In each of these lessons it’s analyzed the level of attention, which is measuring with the work task-related. This is an example of a set of students, but the teacher had access to all students and the global of the class, which allows the teacher to assess the temporal evolution of attention. These results consider the entire length of a class and give the percentage of time spent in task-related or other applications, for each student.

6 Discussions and Conclusions

The main goal of this paper was to present an AmI system approach that analyzed the interaction of student’s in learning activities using technologies connected to the Internet. In this case, a specific subject was focused (Adobe Photoshop) and it was analyzed in four different lessons, using four different learning style approach. For this case it was observed the performance of the class and each student. An example of the results of one student was showed and we can observe that these students for the same subject react differently depend on the learning style applied.

In general, the lesson that obtained better results is the lesson where it was applied Text and Images. However the student 12P505, have a better result for the lesson where the exercise was video. In the opposite, the lesson that the level of attention was worst was the exercise where it was applied only text.
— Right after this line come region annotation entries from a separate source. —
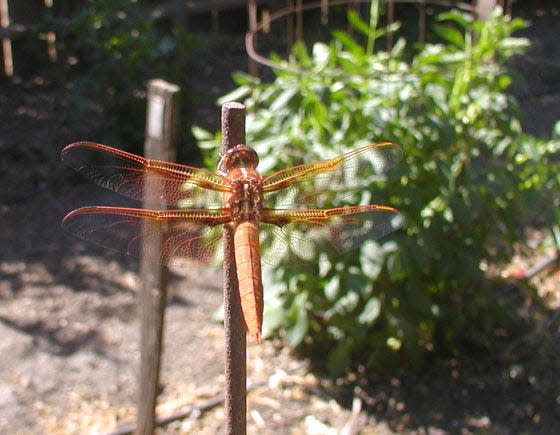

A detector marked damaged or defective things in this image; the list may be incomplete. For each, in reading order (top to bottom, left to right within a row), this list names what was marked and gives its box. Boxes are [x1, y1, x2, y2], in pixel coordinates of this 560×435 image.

rusty metal stake [220, 100, 246, 434]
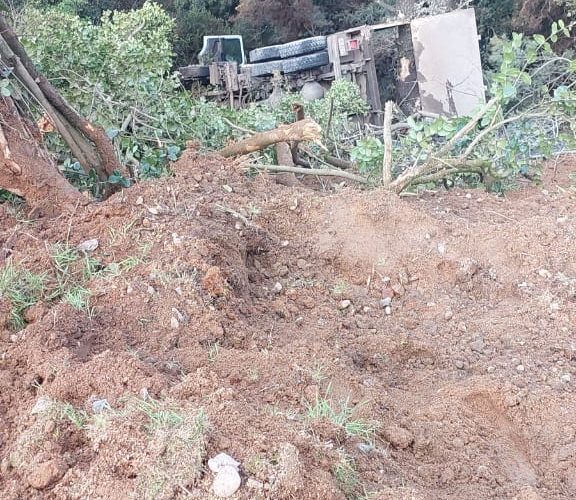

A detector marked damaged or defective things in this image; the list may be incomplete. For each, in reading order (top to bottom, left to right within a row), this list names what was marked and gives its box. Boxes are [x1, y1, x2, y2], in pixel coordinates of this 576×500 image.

overturned truck [180, 8, 486, 123]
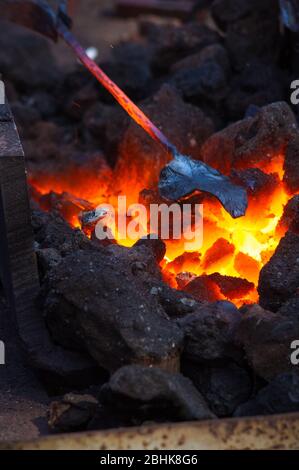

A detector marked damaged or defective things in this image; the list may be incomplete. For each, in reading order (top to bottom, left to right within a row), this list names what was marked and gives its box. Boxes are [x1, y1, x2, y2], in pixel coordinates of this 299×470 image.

rusty metal edge [1, 414, 299, 450]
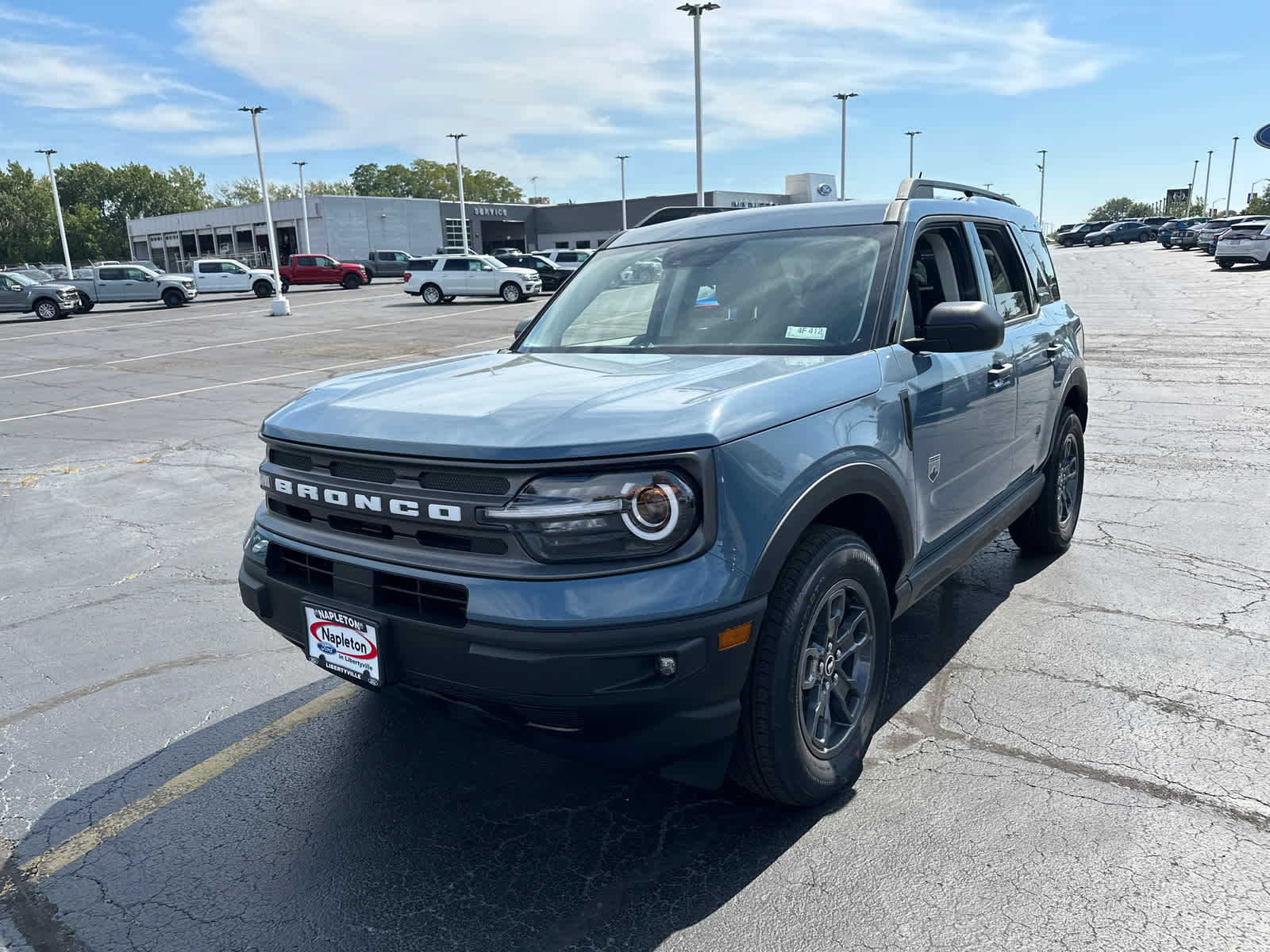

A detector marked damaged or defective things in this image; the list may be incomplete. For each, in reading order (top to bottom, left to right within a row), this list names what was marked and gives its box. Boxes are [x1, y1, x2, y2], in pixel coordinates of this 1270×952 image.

cracked pavement [2, 250, 1270, 949]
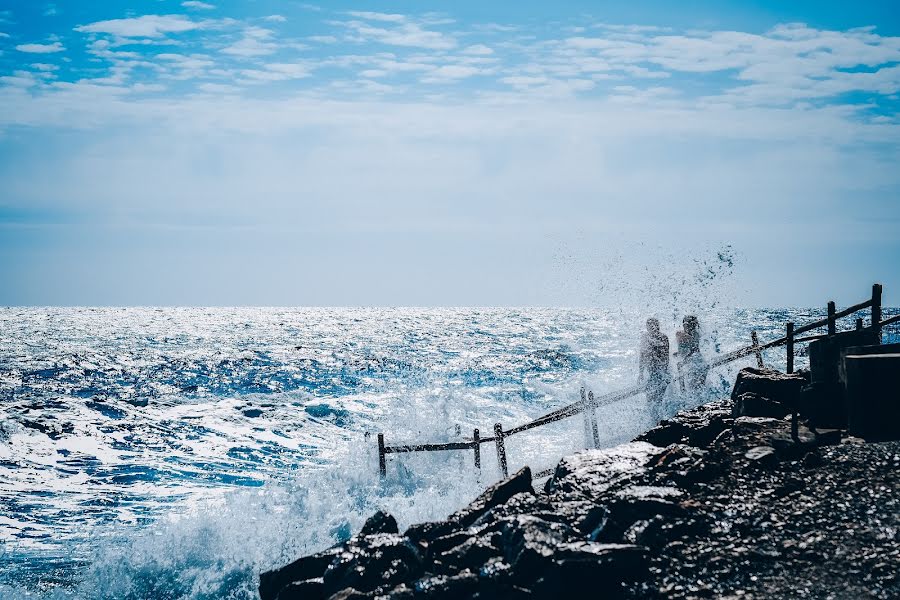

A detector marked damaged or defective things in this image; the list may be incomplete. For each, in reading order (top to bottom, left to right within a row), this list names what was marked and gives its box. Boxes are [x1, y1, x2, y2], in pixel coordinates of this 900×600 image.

rusted metal post [748, 330, 764, 368]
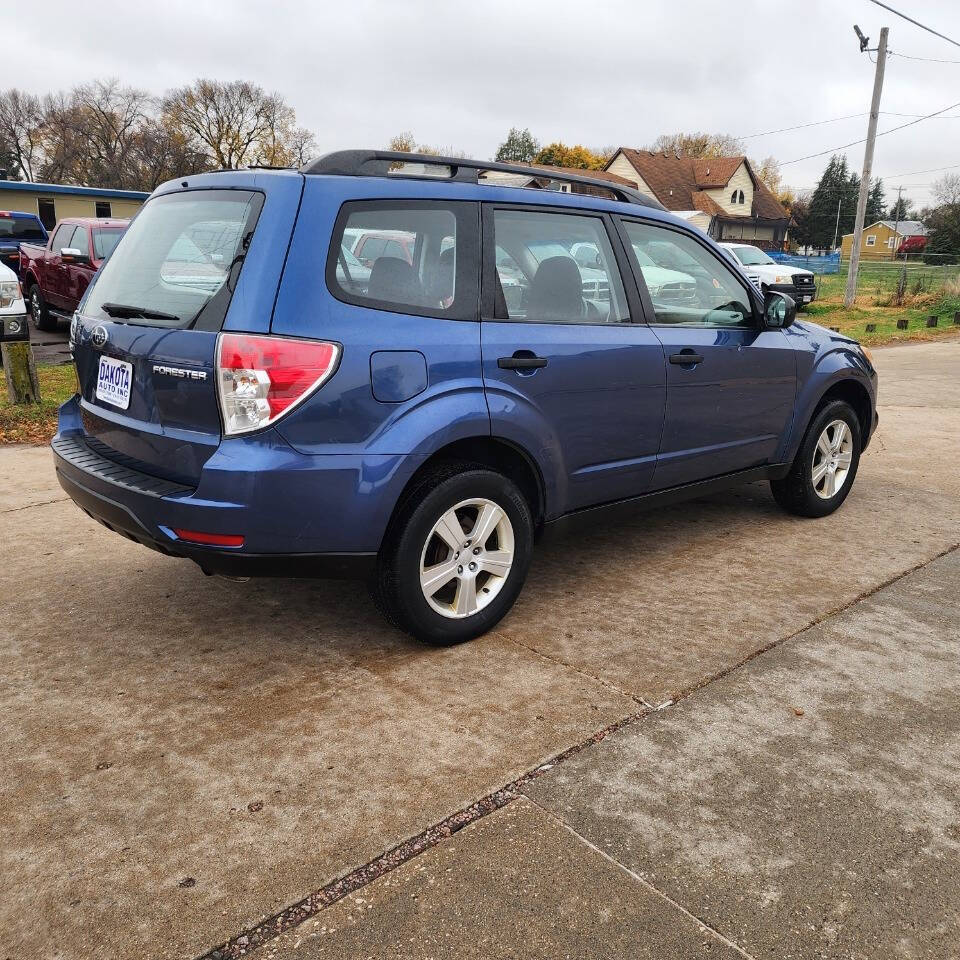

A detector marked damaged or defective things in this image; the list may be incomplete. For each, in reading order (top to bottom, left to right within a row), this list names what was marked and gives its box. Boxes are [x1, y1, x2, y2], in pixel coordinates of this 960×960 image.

crack in concrete [191, 540, 956, 960]
crack in concrete [520, 796, 760, 960]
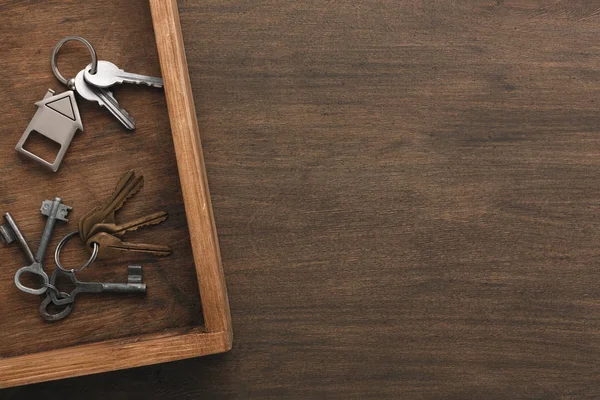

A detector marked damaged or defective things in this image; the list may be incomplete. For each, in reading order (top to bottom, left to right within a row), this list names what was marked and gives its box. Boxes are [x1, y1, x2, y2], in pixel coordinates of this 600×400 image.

rusty iron key [86, 231, 171, 260]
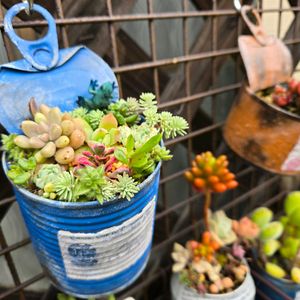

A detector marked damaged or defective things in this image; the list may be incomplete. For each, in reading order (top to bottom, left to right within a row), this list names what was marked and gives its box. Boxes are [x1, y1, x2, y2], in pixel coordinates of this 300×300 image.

chipped blue paint [0, 2, 162, 298]
rusty blue painted can [1, 2, 162, 298]
rusty blue painted can [2, 155, 162, 298]
rusty metal pot [223, 84, 300, 175]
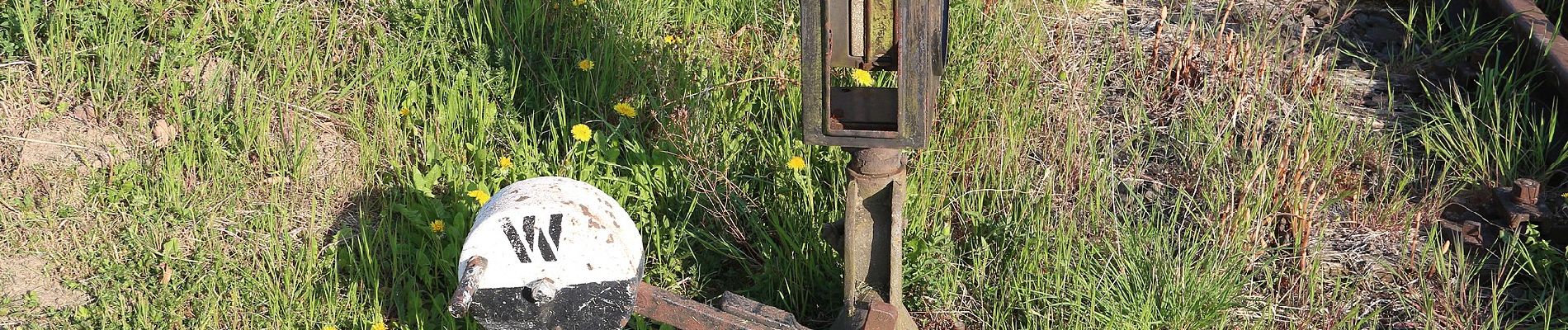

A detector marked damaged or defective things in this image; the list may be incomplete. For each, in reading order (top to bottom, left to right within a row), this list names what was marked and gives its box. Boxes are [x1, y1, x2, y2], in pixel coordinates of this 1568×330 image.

rusty rail piece [1474, 0, 1568, 94]
rust on metal [1474, 0, 1568, 94]
rusty rail piece [1436, 177, 1561, 245]
rust on metal [633, 281, 809, 330]
rusted metal bracket [633, 281, 809, 330]
rusty rail piece [636, 281, 809, 330]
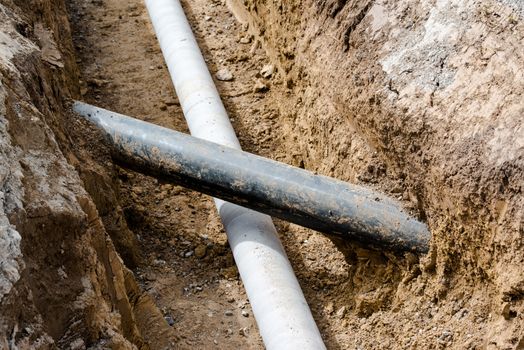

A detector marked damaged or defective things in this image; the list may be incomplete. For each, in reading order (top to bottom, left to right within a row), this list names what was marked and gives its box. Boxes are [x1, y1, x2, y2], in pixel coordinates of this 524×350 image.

rusty black pipe [71, 100, 430, 253]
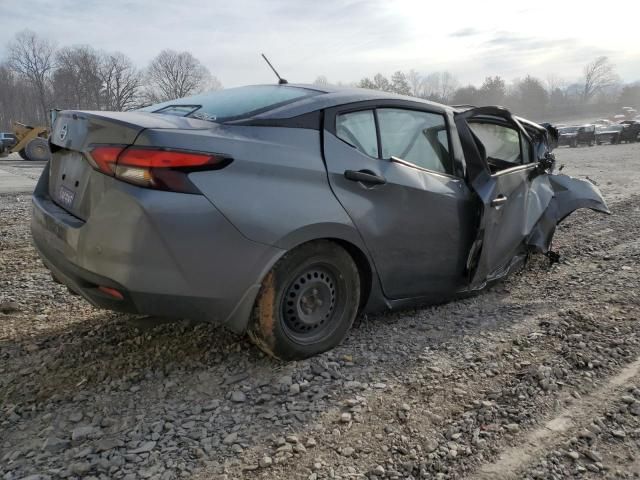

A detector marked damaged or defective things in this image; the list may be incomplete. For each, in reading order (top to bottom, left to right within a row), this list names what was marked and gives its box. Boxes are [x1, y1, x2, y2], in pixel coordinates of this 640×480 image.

severe collision damage [31, 84, 608, 358]
damaged vehicle in background [31, 83, 608, 360]
wrecked door panel [524, 174, 608, 253]
damaged vehicle in background [556, 124, 596, 146]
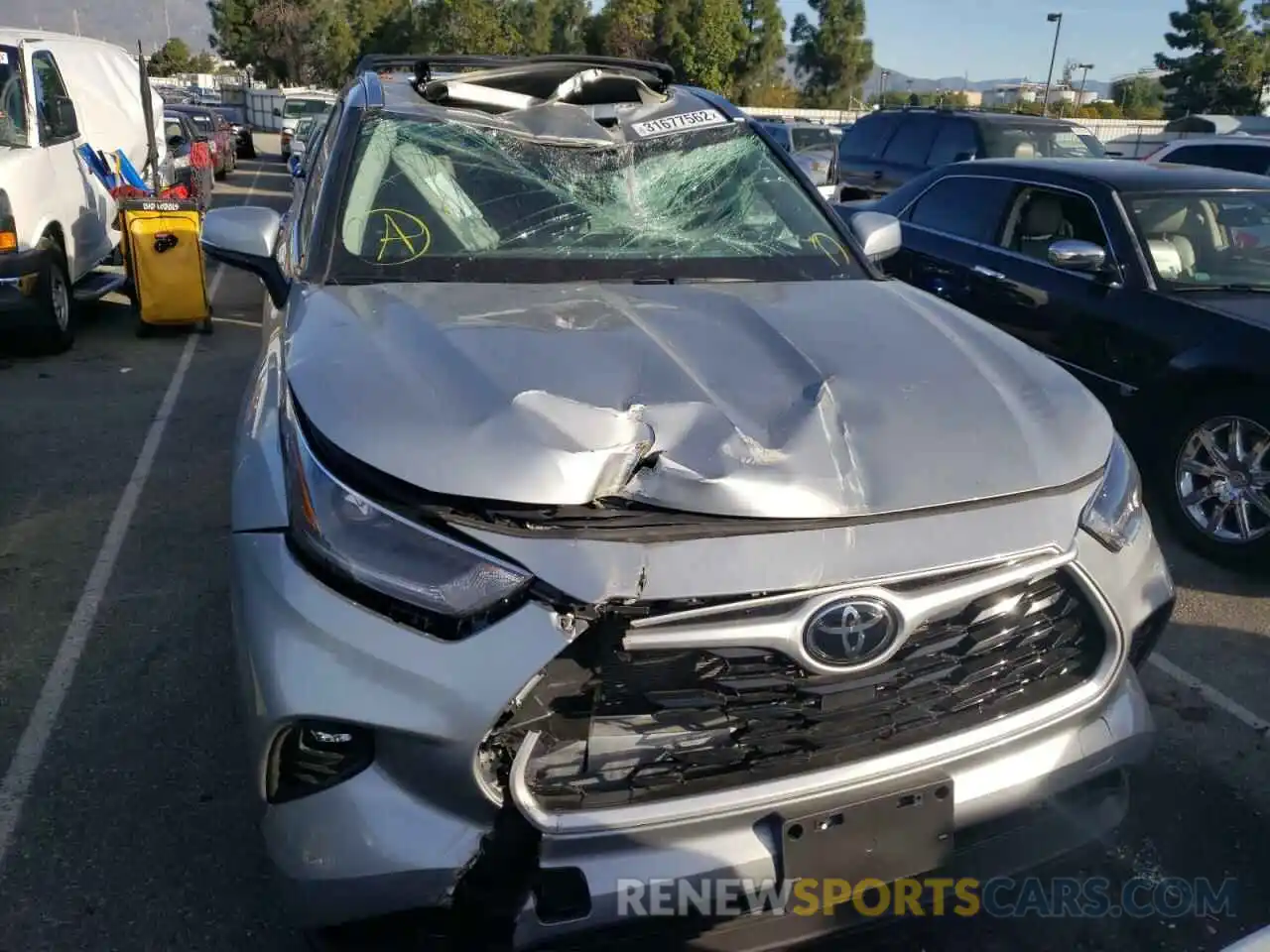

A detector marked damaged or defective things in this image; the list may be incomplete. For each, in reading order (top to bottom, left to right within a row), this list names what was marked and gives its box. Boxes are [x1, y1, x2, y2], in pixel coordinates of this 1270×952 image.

shattered windshield [0, 45, 26, 147]
shattered windshield [332, 112, 863, 283]
damaged hood [286, 282, 1112, 523]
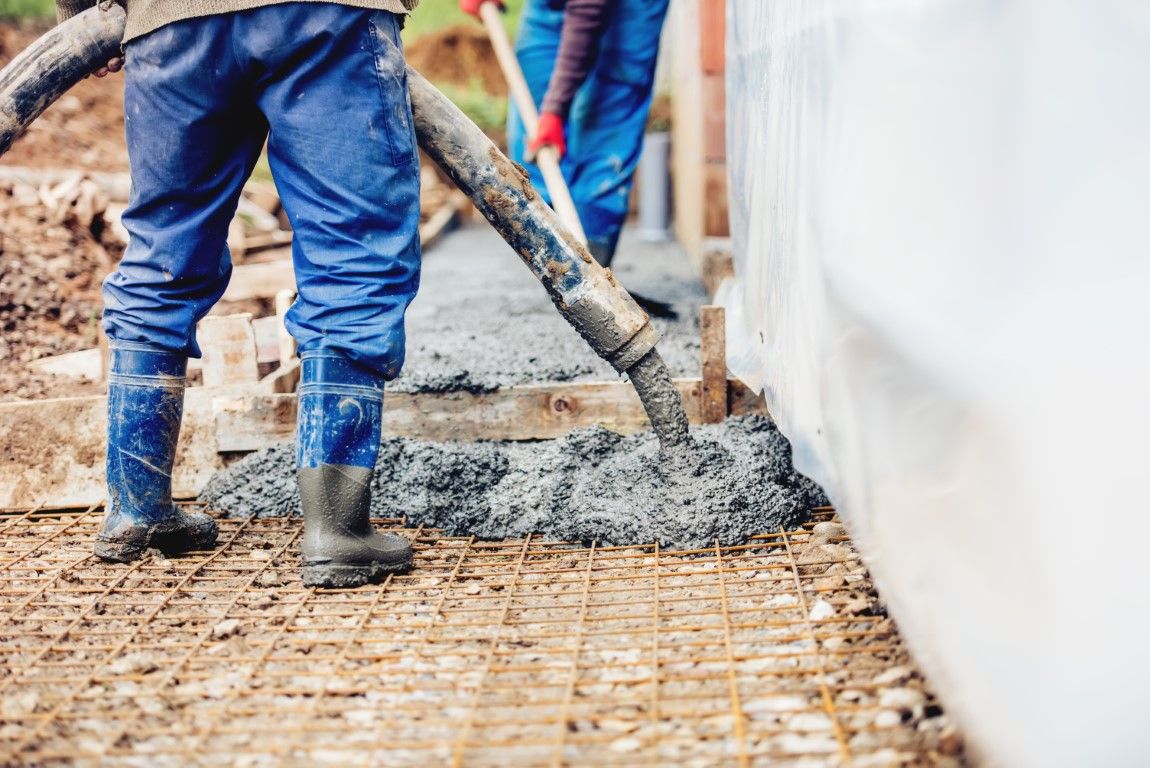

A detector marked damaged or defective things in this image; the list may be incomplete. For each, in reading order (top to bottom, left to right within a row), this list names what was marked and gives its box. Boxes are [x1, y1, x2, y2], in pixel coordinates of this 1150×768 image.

rusty wire mesh [0, 503, 970, 768]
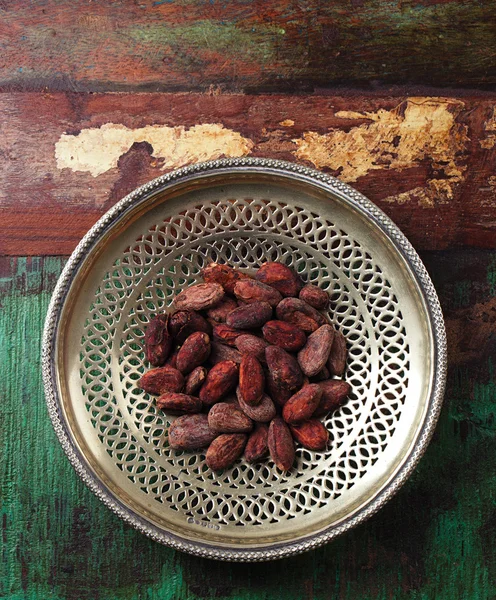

Although, the student 12P503 have the worse result in the lesson where the exercise applied was video.

These indicators are useful to predict the behavior of a student and identify potential problems in the course of their learning.

AmI system make possible the enhanced of learning/teaching processes. The architecture of an ambient intelligent learning environment is proposed to address these issues, especially to monitor the students’ attentiveness students in learning activities, through the use of a developed log tool. With this architecture it is possible to detect those factors dynamically and non-intrusively, making it possible to foresee negative situations, and taking actions to mitigate them. In this case the door is then open to allow to analyze students’ profile, taking into account their individual characteristics, learning styles, and to propose new strategies and actions, minimizing issues such as stress, anxiety, and new environments, which can influence students’ results and are closely related to the occurrence of conflicts. Moreover it’s possible to maximize the performance and attentiveness since the teacher is informed about the behavioral of each student.

Enlarging this study to the use of smartphones and tablets, taking advantage of their new features such as several incorporated sensors, and high resolution cameras, is the next step that may allow a wider characterization of the student, making it possible to enhance the learning experience, though better recommendation and personalization.